The trial papers gave his parents' location as Ipswich, England, which fitted the facts.  Percy never again lived in LA.  His elder son was swept away in the Columbia river, 1920, and he himself was convicted of fraud ten years later in Oregon.  The whole family died out, leaving as mentioned, my grandmother as theoretical next-of-kin.

Just suppose.... the shipping list had a sister on it?
When Doug Jones sailed to Toronto in 1952, his parents came too.  I noted down all the details and very quickly had an email address for his son in Ontario, but nothing more came of that, and the email address no longer works.  Back to the drawing-board, then.

I got to thinking, as Doug's parents had come out with him, what about sister Peggy, just suppose she had come out as well.  She had definitely gone to Canada, according to the nosey-parker relatives back in Wales.

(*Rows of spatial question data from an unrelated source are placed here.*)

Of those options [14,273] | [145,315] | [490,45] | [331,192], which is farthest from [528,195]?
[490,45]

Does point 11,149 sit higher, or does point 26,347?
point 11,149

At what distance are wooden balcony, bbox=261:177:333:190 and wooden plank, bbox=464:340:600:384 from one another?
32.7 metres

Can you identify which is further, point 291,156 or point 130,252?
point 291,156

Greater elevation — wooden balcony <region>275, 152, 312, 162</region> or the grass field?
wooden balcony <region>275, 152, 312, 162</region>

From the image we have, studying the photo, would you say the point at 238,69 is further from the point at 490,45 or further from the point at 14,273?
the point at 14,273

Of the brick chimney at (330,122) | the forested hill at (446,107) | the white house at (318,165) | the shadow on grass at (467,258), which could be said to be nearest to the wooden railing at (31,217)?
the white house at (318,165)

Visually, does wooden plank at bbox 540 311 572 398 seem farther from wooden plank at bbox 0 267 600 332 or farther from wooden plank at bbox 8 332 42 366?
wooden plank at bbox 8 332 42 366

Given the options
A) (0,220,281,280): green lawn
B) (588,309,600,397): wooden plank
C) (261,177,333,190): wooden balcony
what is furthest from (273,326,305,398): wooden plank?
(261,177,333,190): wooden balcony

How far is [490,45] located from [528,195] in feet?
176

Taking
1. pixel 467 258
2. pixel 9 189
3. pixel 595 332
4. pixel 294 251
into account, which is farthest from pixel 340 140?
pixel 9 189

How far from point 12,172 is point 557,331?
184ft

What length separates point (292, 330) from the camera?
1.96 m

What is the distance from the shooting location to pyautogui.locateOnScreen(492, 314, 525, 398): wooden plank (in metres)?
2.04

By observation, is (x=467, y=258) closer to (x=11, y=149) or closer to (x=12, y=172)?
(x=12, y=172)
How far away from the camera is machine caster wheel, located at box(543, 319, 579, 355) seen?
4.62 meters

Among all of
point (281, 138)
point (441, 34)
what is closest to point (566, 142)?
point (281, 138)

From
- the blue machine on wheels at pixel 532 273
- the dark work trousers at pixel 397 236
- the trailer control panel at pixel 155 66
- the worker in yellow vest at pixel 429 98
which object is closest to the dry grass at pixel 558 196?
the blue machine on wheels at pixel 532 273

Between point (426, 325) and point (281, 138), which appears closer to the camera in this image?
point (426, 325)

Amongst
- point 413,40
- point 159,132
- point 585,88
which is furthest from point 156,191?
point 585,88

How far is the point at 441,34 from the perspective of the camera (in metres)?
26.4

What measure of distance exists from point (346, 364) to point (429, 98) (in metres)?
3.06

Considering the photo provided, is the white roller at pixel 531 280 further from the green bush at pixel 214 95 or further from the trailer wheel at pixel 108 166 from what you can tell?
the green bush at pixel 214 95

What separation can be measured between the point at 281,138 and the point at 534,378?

I had no easy way of finding Margaret Jones born 1919 and known as Peggy, but what if she was on that same boat, the Empress of Canada, the same day, with her parents and brother?  That could reveal plenty.  It was worth a search, on Ancestry, surely?

From this:
To this:

So, we were correct.  Margaret Jones became Margaret Roberts.  From the most common name in Wales to the sixth most common – progress!  This slender thread was enough to find her grandchildren in the Rocky Mountains, see Riddle of the Timeshare for more.  Without the helpful search of migration records, I'd still be scratching my head at Liverpool Docks.

For more successful speculation (after all, searching is free!) look out for the next article: What if the impossible is possible?

For more blog entries on this theme see: Genealogy Blog Potluck Picnic hosted by Elizabeth O'Neal.

And why not tarry awhile here on my blog: there are some great articles here and some terrible ones too.  Try the Popular Posts as a starting point.


  1. I love your success stories in Wales. My husband has Roger Williams - not the one in Rhode Island, but in Cumberland County, Virginia by 1749. He seems to be the son of another Roger Williams, said to be the immigrant from Wales, born probably 1670-1690 time frame, but I've never gone looking for him due to stories about difficulties searching Welsh records.

  2. What woman hasn't "lopped five years" off her her age at some point? ;-) Thank you for a great story, and for participating in the August Genealogy Blog Party!

  3. 1600s is certainly early, but then one can take heart from the story in Alex Haley's Roots of how a family member (in this case from Gambia) who ended up in the US, had never been forgotten by those back home. I am no expert on this timeframe in Wales, if I find a book which is informative and suitable for a lay reader I will post back here. Feel free to click on my 'Wales' tags to read more, though mine are (mostly) a lot later. Thanks for stopping by!

  4. Your post provides new inspiration for me to come up with some speculative search methods for some of the mystery people in my own tree. One man for example cites a different father on different documents. Arriving to the U.S. in the early 1900s and migrating to fairly uncivilized North Dakota, it seems like a person could be who they said they were simply because there weren't any resources to contradict them.

    1. Some problems are like a favourite tree for beavers. You just have to keep coming back and gnawing away at them!

  5. Great idea! Often family stories have at least some basis in fact. Your experiences are inspiring me to dig a little deeper.

  6. Sometimes the impossible is the easiest part. I hope Professor Inspiration and Lady Luck decide to join you on your journey!